**Supplied passage**

IMF's wake-up call to Pakistan: New CPEC investments pose risk to debt sustainability

Islamabad [Pakistan], September 4 (ANI): The International Monetary Fund (IMF) has reiterated that any new investments in the China-Pakistan Economic Corridor (CPEC) projects’ could pose a risk to debt sustainability in Pakistan, media reports said.

IMF gave this wake-up call in its Public and External Debt Sustainability Analysis report which was published after the approval of Extended Fund Facility (EFF) program for Pakistan. With the EEF approval, the cash-strapped country is set to receive the 7th and 8th tranches of USD 1.17 billion aid.

“In early 2022, new investments through the China-Pakistan Economic Corridor (CPEC), originally established in 2013, were announced. Although infrastructure in these second-phase investments could raise growth prospects, attendant contingent liabilities also pose a risk to debt sustainability,” the report read, reported The News International.

It stated that Pakistan’s public debt continues to be judged with greater uncertainty, in part because the fiscal relaxation in FY22H2 prevented the debt ratio reduction projected at the time of the sixth review.

The debt-to-GDP ratio is now projected to rise from 77.9 per cent at end-FY21 to 78.9 per cent at end-FY22 before falling to around 60 per cent by end-FY27, assuming the adjustment efforts in the context of the EFF program are fully carried out.

“Higher interest rates, a larger-than-expected growth slowdown due to policy tightening, pressures on the exchange rate, renewed policy reversals, slower medium-term growth and contingent liabilities related to SOEs pose significant risks to debt sustainability,” the IMF warned.

**Data extract**
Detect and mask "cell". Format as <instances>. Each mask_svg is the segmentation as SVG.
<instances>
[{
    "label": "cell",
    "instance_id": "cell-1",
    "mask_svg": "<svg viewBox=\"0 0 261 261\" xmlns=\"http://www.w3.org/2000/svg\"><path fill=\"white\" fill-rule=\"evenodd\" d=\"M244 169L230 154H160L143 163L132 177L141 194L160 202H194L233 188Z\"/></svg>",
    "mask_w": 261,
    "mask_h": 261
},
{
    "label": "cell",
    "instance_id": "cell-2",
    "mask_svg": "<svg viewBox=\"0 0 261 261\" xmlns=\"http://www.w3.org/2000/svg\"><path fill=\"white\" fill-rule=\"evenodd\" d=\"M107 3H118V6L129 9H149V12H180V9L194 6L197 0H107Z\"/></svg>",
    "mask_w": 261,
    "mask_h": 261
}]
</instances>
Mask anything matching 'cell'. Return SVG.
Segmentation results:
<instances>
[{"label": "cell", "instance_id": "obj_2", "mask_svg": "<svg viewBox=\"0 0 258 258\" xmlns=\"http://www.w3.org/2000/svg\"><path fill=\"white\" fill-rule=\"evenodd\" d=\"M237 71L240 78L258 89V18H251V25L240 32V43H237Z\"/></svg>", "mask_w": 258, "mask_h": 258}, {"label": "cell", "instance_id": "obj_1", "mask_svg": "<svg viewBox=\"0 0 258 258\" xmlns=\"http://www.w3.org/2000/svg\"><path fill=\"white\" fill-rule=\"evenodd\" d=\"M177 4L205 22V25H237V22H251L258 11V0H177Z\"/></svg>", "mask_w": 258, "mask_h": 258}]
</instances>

**Exercise instructions**
(a) According to the IMF article, what debt-to-GDP ratio is projected for Pakistan at end-FY22?
(b) Please copy word for word the part of the IMF article that opens with the words containing "Islamabad [Pakistan], September" and closes with "The News International.".

**Solutions below**
(a) 78.9 per cent.

(b)
Islamabad [Pakistan], September 4 (ANI): The International Monetary Fund (IMF) has reiterated that any new investments in the China-Pakistan Economic Corridor (CPEC) projects’ could pose a risk to debt sustainability in Pakistan, media reports said.

IMF gave this wake-up call in its Public and External Debt Sustainability Analysis report which was published after the approval of Extended Fund Facility (EFF) program for Pakistan. With the EEF approval, the cash-strapped country is set to receive the 7th and 8th tranches of USD 1.17 billion aid.

“In early 2022, new investments through the China-Pakistan Economic Corridor (CPEC), originally established in 2013, were announced. Although infrastructure in these second-phase investments could raise growth prospects, attendant contingent liabilities also pose a risk to debt sustainability,” the report read, reported The News International.